Off the top of my head, I would say Morgoth was not ready for an assault on Doriath (assuming he knew who stole the Silmaril), and he was not so far gone to abandon wisdom and prudence altogether.


----------



## Úlairi (Mar 15, 2009)

That's quite the insightful question for your first post typhoonikan.



> _The Silmarillion: Quenta Silmarillion (The History of the Silmarils) - Chapter XIX: Of Beren and Lúthien_
> 
> *Then they *[Thorondor and his vassals] *lifted up Lúthien and Beren from the earth, and bore them aloft into the clouds. Below them suddenly thunder rolled, lightnings leaped upward, and the mountains quaked. Fire and smoke belched from Thangorodrim, and flaming bolts were hurled far abroad, falling ruinous upon the lands; and the Noldor in Hithlum trembled.*


 
It appears that Morgoth may not just have been mad; but livid, furious...

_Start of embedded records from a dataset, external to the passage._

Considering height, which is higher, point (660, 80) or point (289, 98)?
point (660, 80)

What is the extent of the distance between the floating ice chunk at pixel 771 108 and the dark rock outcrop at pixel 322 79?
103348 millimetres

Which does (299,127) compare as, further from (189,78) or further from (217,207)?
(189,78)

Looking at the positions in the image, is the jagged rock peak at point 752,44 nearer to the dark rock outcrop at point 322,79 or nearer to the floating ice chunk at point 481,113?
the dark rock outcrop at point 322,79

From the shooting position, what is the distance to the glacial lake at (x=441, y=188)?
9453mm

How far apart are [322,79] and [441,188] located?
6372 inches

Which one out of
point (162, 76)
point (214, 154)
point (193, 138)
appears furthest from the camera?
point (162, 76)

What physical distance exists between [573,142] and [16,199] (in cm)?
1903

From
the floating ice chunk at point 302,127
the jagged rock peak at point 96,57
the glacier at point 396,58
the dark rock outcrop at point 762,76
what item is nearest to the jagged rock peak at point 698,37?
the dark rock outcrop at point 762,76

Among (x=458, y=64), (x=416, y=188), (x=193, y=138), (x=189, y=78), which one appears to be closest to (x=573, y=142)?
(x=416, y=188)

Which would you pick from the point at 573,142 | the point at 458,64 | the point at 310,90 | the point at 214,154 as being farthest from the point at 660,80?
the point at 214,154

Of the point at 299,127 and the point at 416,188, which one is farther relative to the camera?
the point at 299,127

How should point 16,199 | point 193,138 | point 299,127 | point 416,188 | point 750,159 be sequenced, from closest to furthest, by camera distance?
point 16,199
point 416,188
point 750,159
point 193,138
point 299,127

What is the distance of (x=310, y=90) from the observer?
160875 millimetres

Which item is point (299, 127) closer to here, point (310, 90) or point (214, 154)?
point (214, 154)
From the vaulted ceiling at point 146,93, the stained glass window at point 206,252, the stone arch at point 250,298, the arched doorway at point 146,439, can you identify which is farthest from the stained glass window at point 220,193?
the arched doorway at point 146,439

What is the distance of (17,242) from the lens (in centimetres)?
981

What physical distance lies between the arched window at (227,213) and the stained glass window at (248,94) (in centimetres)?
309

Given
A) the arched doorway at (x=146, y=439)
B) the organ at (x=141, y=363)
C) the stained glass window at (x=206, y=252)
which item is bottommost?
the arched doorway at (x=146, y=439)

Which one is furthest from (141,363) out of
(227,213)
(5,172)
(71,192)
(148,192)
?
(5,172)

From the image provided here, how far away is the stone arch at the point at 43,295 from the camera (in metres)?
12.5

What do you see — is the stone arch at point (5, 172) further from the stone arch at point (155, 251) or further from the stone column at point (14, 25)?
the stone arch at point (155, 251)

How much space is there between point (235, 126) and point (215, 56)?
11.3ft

The second part of your question is a little difficult to explain within the confines of _The Silmarillion._



> _The History of Middle-earth X: Morgoth's Ring - Myths Transformed: VII (iii)_
> 
> *The war *[the War of Wrath] *was successful, and ruin was limited to the small (if beautiful) region of Beleriand. Morgoth was thus actually made captive in physical form, and in that form taken as a mere criminal to Aman and delivered to Námo Mandos as judge - and executioner. He was judged, and eventually taken out of the Blessed Realm and executed: that is killed like one of the Incarnates. It was then made plain (though it must have been understood beforehand by Manwë and Námo) that, though he had 'disseminated' his power (his evil and possessive and rebellious will) far and wide into the matter of Arda, he had lost direct control of this, and all that 'he', as a surviving remnant of integral being, retained as 'himself' and under control was the terribly shrunken and reduced spirit that inhabited his self-imposed (but now beloved) body.*
> 
> ...


 
To manifest a firm stranglehold over Arda, Melkor was compelled to disperse his own being into the flesh of Arda - the Earth itself. This is how the Orcs are wrought into being through the adulteration, corruption and perversion of Elves, and perhaps even Men. Melkor then devises Dragons and Wolves, such as Carcaroth, as agents of his will to do his bidding. Through the squandering of his own being into his thralls Melkor becomes physically bound to Arda and cannot assume the natural form of the Ainur. He eventually becomes imprisoned in the flesh he clothed himself in. As a result Melkor can be slain; he knows this and is deftly afraid of it. This is why he wages war through his slaves, and why he is always devising newer and more terrible devices to achieve his own ends. We see many examples in _The Silmarillion _itself:



> _The Silmarillion: Quenta Silmarillion (The History of the Silmarils) - Chapter IX: Of the Flight of the Noldor_
> 
> *But Ungoliant had grown great, and he less by the power that had gone out of him...*
> 
> ...


 
As can be seen, there's a myriad of instances where there are descriptions of Morgoth expending his own inherent being into the spirits and the flesh of his agents. This is why the battle with Fingolfin is the last time that Morgoth came personally to battle:



> _The Silmarillion: Quenta Silmarillion (The History of the Silmarils) - Chapter XIX: Of Beren and Lúthien_
> 
> *Thus he *[Fingolfin] *came alone to Angband's gates, and he sounded his horn, and smote once more upon the brazen doors, and challenged Morgoth to come forth in single combat. And Morgoth came.*
> 
> *That was the last time in those wars that he passed the doors of his stronghold, and it is said that he took not the challenge willingly; for though his might was greatest of all things in the world, alone of the Valar he knew fear.*


 
Short answer: Morgoth was afraid of being slain. And his fears were justified. This is why Carcaroth, being filled with the spirit and power of Morgoth, assumably retrieved the Silmaril for Morgoth; but the Silmaril seared the flesh of Carcaroth and sent him insane.

*Cheers,*

*Úlairi.*


----------



## typhoonikan (Mar 17, 2009)

Thank you for your awesome replies!
Very insightful and informative.
Much appreciated!


----------